Dementia is often regarded as a disease of old age. However, there is also a group in which the symptoms of the disease develop before the age of 65. Prevalence rates of early onset dementia (EOD) have been reported to range between 54 and 260 cases per 100,000 in the 30-64 age group [1–3].
EOD is recognized as an important psychosocial and medical health problem with serious consequences for patients and their families [4, 5]. EOD is more difficult to recognize than late onset dementia (LOD) in the early stages of the disease because of the lower prevalence rate, the wider range of etiologies [6, 7] and the use of other mental health services (e.g., community mental health teams). These factors cause an important delay before an accurate diagnosis can be established, commonly resulting in feelings of insecurity and frustration for both patients and their families . A proper diagnosis is an important prerequisite for receiving adequate (in)formal support and health care services.

## USING THE INFORMATION:
- a) Summarize the text on early onset dementia in two sentences.
- b) Restate the paragraph of the text on early onset dementia that begins "EOD is recognized as an important psychosocial" as a bulleted list that keeps its main facts.
- c) Write the next paragraph of the text on early onset dementia.

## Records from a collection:
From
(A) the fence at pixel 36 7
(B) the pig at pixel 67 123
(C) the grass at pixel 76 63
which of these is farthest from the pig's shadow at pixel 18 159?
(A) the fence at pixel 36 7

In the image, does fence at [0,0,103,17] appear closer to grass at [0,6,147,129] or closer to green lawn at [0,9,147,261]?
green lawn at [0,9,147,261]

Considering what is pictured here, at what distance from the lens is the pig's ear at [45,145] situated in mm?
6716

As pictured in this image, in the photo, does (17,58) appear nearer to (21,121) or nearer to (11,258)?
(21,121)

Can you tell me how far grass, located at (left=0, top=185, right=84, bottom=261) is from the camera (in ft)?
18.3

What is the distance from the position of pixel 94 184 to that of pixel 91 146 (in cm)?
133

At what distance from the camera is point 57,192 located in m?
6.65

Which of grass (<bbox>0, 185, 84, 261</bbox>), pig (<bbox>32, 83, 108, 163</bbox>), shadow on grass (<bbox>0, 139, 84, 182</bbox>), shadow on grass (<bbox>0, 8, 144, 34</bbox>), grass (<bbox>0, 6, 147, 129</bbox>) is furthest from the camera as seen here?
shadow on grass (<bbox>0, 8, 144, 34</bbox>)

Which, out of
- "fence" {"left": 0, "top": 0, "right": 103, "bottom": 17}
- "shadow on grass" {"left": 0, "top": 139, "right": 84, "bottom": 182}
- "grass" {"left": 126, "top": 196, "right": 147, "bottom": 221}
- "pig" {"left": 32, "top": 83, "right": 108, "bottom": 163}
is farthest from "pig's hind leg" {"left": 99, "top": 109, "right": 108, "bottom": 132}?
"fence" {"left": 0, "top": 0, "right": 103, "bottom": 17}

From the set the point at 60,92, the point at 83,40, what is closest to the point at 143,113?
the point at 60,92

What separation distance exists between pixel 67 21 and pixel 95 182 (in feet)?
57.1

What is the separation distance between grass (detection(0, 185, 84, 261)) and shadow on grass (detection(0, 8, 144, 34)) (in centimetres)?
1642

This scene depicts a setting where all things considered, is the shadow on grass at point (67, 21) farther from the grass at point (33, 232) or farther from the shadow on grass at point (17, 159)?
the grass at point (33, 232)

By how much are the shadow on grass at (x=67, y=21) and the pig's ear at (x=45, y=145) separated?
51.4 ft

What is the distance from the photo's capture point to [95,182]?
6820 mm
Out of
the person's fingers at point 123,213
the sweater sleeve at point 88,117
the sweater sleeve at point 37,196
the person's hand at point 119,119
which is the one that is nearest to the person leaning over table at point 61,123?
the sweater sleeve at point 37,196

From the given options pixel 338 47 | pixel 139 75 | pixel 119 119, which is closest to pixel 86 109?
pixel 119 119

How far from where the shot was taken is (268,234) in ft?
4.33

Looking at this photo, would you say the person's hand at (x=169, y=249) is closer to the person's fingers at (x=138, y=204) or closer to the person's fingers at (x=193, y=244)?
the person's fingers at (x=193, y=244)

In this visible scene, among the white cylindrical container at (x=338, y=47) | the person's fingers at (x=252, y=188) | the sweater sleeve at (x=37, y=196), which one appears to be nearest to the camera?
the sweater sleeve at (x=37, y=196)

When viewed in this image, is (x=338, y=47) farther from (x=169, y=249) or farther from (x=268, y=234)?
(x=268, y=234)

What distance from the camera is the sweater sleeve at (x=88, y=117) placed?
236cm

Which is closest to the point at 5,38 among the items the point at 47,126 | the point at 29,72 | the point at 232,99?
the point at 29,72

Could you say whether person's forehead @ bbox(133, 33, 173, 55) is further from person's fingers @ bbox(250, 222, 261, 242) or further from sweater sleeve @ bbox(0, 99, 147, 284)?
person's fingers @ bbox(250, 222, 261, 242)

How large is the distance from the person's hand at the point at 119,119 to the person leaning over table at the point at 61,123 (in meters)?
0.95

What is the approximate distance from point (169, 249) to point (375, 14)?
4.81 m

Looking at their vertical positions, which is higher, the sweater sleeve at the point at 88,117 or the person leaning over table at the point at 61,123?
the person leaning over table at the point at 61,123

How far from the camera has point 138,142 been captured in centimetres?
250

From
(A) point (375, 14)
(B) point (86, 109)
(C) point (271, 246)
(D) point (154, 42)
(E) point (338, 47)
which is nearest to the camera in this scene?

## RESPONSES BY ITEM NUMBER:
- a) Although dementia is often regarded as a disease of old age, early onset dementia (EOD) develops before the age of 65, with reported prevalence rates of 54 to 260 cases per 100,000 people aged 30 to 64. EOD is a serious psychosocial and medical health problem that is harder to recognize than late onset dementia in its early stages, which delays accurate diagnosis, even though a proper diagnosis is an important prerequisite for adequate support and health care services.

- b)
- EOD is an important psychosocial and medical health problem with serious consequences for patients and their families.
- In the early stages, it is harder to recognize than late onset dementia (LOD) because of:
  - its lower prevalence rate
  - its wider range of etiologies
  - the use of other mental health services, such as community mental health teams
- These factors cause an important delay before an accurate diagnosis can be established, commonly leaving patients and their families feeling insecure and frustrated.
- A proper diagnosis is an important prerequisite for receiving adequate formal and informal support and health care services.

- c)
EOD also may have a different clinical manifestation than LOD due to the relatively high prevalence rate of frontotemporal dementia (FTD), in which problem behavior is more prevalent as the presenting sign of probable dementia [6, 7]. Recent research on the impact of problem behavior on caregivers and vice versa shows that these specific aspects of the dementia, more so than cognitive and functional changes, have severe consequences for patients and their family members . Problem behavior is the most important risk factor for caregiver burden and is a strong predictor of institutionalization [10–12] but is also an important starting point for interventions . Recent studies have shown that psychological factors, such as disease awareness , and environmental factors, such as caregiver management strategies , influence the development and persistence of problem behavior in LOD. Similar studies on EOD have not yet been conducted.
Furthermore, EOD patients are in a life phase in which they often have an active role in society and often have young children. The loss of roles and responsibilities is, therefore, greater than in older people. They also have to deal with specific issues such as marital problems, family conflict, (un)employment and financial issues . Furthermore, many EOD patients of the post-war baby boom generation grew up in a society that is very different from that of the older generation. The needs of EOD patients may, therefore, be different and demand a different approach than in LOD.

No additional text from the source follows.